Mrs. Beasley is an employee of the Lucas County Probate Court, and county commissioners recently approved removing spouses of workers from county-funded medical coverage starting March 1. That will affect about 680 employees who have husbands or wives enrolled in the plan.

“I'll be affected by that, so now I have to go through the health-care exchange and look and see what’s the best plan for my family,” said Mr. Beasley.

Dependents of county workers will continue to be insured in the plan, so Mr. and Mrs. Beasley don't have to worry about finding coverage for their 16-year-old child.

“I think this should have been done months before the rollout. You have to go where the people are because people don’t really understand what it entails. And I wish they would go to more places,” Mr. Beasley said.

Toledo resident Sharvelle Justice, 44, agrees.

“It’s good that she is here because I’m interested in finding out more about it,” said Ms. Justice. She is one the 44,000 uninsured residents in Lucas County and relies on hospital emergency rooms for treatment when she gets sick.
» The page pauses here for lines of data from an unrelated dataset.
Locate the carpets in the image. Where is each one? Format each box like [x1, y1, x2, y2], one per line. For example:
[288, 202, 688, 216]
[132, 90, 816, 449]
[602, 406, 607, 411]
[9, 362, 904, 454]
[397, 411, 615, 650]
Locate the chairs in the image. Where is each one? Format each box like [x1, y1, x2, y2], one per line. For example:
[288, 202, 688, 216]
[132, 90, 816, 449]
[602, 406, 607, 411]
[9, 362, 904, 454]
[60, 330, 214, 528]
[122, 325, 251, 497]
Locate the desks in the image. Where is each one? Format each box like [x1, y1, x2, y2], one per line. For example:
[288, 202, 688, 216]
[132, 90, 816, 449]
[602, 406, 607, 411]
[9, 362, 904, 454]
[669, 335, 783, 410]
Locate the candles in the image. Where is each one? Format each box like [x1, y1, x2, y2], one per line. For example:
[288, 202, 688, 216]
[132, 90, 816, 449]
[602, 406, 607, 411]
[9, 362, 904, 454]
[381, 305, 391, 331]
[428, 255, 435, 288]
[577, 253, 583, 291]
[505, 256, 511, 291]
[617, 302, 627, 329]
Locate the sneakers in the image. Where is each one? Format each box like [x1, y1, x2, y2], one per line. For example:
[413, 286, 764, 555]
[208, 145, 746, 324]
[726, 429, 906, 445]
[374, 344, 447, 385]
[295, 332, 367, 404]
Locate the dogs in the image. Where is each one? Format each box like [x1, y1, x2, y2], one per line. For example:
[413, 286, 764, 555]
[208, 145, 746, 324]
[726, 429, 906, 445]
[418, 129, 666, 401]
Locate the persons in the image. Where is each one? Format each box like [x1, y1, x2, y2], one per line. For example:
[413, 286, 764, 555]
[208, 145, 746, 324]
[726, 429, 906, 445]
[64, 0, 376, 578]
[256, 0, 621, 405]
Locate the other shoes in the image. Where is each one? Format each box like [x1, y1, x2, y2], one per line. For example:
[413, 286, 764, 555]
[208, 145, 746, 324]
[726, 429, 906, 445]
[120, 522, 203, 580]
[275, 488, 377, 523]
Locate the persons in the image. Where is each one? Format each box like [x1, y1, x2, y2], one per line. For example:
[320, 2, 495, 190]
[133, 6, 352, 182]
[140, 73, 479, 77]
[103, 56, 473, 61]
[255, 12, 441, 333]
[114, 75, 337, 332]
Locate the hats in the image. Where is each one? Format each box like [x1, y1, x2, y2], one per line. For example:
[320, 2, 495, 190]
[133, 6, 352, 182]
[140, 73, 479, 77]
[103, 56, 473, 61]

At the other outreach event at the Lagrange Library, people were given the opportunity to sign up on the spot after listening to a presentation from two health-care navigators from the Neighborhood Health Association. One of the primary messages they shared with the group is that the federal Web site healthcare.gov is working well now, after weeks of issues.

Outreach worker Rachel Noleff said it is working so well that she believes many people are finding their own way on the site and don’t need a navigator to hold their hand through the process. But she admitted she was a little surprised by the low turnout at the library.

“We have a calendar chock full of events plus our regular navigator locations. We are everywhere, you know, wherever we think we can reach people,” Ms. Noleff said.

Ms. Noleff said her next outreach event is 5:15 p.m. Thursday at CedarCreek Church on South Byrne Road.

Toledo City Councilman Tyrone Riley also plans to host an Affordable Care Act informational forum with the health-care navigators from 6 to 8 p.m., today at Bethlehem Baptist Church on West Bancroft Street.

The health-care marketplace is open for enrollment through March 31. Consumers must sign up by Dec. 23 for coverage to begin Jan. 1.

More information and appointments with navigators in Lucas, Erie, Sandusky, and Wood counties are available by calling 419-214-0043 weekdays from 9 a.m. to 5 p.m.

In other northwest Ohio counties, the number is 1-800-648-1176.